Overblog
Editer l'article Suivre ce blog Administration + Créer mon blog
12 février 2012 7 12 /02 /février /2012 10:34

Chèvrerie de la Croix de la Grise, 11 février 2012

Diapositive1

Introduction de la journée du 11 février 2012 intitulée "Comment valoriser une agriculture durable" dont les deux intervenants ont été Mme Marjolein Visser (ULB) et M. Nicolas Dendoncker (FUNDP).


Qu’est-ce qu’une agriculture durable ?


Diapositive2
 

Une agriculture est durable si elle ne compromet pas la possibilité des générations futures de cultiver et d’élever ; de produire une alimentation saine dans des conditions économiques, sociales et écologiques sereines.
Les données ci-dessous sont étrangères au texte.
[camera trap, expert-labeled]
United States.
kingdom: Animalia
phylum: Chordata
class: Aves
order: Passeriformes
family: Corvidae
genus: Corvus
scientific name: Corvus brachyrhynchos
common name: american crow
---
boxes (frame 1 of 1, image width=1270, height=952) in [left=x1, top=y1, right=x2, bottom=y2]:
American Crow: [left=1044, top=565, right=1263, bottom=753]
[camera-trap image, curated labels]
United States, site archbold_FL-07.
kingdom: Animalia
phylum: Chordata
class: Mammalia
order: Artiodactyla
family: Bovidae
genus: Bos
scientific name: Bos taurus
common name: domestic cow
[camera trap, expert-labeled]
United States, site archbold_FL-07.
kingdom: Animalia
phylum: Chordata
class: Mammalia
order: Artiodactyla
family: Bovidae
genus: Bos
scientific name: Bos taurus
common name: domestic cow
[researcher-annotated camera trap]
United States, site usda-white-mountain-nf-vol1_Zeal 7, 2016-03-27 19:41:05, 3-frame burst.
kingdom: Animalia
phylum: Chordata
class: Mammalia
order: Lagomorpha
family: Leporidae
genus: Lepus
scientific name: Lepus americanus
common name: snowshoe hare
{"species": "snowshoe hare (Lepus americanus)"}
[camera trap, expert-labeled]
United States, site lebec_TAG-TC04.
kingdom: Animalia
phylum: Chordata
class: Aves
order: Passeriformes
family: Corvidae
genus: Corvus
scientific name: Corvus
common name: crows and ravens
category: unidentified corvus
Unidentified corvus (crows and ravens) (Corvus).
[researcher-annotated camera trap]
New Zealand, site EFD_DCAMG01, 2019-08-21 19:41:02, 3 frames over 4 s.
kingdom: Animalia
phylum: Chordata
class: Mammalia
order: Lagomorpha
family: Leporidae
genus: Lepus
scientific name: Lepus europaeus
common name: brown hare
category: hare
[NB: cette définition n'est pas officielle, elle est la synthèse de plusieurs idées sur la durabilité que j'ai appliquées au domaine du jour, l'agriculture]

Diapositive3
L’objectif de production que nous devons atteindre ensemble n’est pas de savoir nourrir 20 milliards de personnes dans les dix prochaines années mais d’encore savoir nourrir 9 milliards d’êtres humains en 2050 avec de la nourriture de grande qualité à bas prix.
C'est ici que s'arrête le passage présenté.